- _What you will do_
Your output is the line containing "What is the intervening" plus all lines after it to the end of the records, reproduced exactly, with nothing else.

====== Working data

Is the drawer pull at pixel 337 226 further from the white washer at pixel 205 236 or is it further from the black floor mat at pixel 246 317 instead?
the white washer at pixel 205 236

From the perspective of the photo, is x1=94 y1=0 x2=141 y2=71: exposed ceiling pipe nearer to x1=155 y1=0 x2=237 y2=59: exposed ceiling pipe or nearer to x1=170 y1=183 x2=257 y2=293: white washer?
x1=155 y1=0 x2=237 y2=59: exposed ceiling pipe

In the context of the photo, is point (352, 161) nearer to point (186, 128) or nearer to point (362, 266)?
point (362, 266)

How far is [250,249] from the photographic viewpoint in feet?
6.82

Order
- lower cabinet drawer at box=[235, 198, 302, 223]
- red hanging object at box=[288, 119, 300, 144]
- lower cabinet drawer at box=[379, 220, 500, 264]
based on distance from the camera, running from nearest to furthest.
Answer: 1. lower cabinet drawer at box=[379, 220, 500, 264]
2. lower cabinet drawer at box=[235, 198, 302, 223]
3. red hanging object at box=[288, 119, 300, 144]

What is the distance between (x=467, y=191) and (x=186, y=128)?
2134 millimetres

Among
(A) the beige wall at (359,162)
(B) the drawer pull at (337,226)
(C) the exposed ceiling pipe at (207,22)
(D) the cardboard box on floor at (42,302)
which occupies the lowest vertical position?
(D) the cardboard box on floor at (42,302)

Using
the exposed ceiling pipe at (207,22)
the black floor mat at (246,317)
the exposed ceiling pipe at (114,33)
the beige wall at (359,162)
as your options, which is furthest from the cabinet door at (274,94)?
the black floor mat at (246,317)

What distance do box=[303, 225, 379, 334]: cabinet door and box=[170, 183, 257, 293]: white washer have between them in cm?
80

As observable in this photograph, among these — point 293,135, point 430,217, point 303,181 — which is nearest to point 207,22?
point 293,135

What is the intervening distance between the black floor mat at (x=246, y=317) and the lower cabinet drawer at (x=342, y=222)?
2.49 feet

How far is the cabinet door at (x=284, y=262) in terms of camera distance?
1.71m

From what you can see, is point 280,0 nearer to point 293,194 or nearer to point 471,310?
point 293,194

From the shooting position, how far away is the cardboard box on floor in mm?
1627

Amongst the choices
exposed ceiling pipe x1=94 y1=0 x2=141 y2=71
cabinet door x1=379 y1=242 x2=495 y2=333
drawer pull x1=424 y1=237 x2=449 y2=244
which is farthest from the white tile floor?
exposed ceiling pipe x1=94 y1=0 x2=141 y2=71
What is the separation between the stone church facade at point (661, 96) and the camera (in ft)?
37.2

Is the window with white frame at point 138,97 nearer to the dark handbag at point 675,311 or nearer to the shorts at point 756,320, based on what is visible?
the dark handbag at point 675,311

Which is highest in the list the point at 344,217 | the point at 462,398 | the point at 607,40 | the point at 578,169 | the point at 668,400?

============

- _Answer to the problem_
What is the intervening distance between the black floor mat at (x=246, y=317) and the lower cabinet drawer at (x=342, y=222)?
2.49 feet

How far is the cabinet door at (x=284, y=262) in terms of camera distance?
1.71m

From what you can see, is point 280,0 nearer to point 293,194 or nearer to point 471,310?
point 293,194

From the shooting position, how far away is the cardboard box on floor in mm?
1627

Amongst the choices
exposed ceiling pipe x1=94 y1=0 x2=141 y2=71
cabinet door x1=379 y1=242 x2=495 y2=333
drawer pull x1=424 y1=237 x2=449 y2=244
which is farthest from the white tile floor?
exposed ceiling pipe x1=94 y1=0 x2=141 y2=71
What is the separation between the stone church facade at point (661, 96) and the camera (in ft)?
37.2

Is the window with white frame at point 138,97 nearer to the dark handbag at point 675,311 or nearer to the shorts at point 756,320, based on what is visible?
the dark handbag at point 675,311

Which is highest in the list the point at 344,217 | the point at 462,398 | the point at 607,40 | the point at 578,169 | the point at 668,400?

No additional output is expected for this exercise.